Several limitations are explicit. The cohort is disease-specific, limited to ICU patients with Chronic Kidney Disease, which may constrain generalizability to broader ICU or hospital populations. Only structured diagnoses and labs/vitals are used; notes and other modalities such as images are excluded. The benchmark covers only two binary tasks, mortality and LOS 7, and does not include phenotyping, decompensation, or readmission. Bias and fairness audits and label noise analyses are not reported. The split strategy is described, but patient-level separation and time-wise leakage risks are not explicitly discussed (Bui et al., 2024).
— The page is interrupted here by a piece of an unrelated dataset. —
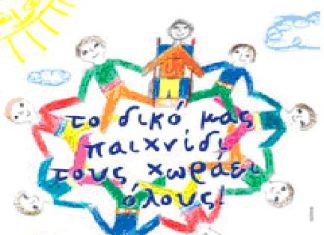 «Γιορτή Ονείρου» : Παρασκευή 2/12 στο Δημοτικό Σχολείο Γαβαλούς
The benchmark is also intentionally extensible. The paper recommends keeping the extraction, preprocessing, and cross-validation protocol unchanged when adding new baselines, and ensuring that new models consume the same 2-hour binned sequences and feature sets to preserve comparability. For irregular-time models such as GRU-D, T-LSTM, ODE-RNN, STraTS, mTAN, or HeTVAE, the paper notes that one may bypass heavy imputation by adding masks, time-deltas, or continuous-time encoders, while still reporting results under the same cohort, time window, and splits. It also recommends standardized reporting of ROC-AUC and PR-AUC for each fold and the mean across folds, together with the cohort, window, binning, feature groups, imputation method, outlier handling, and training hyperparameters (Bui et al., 2024).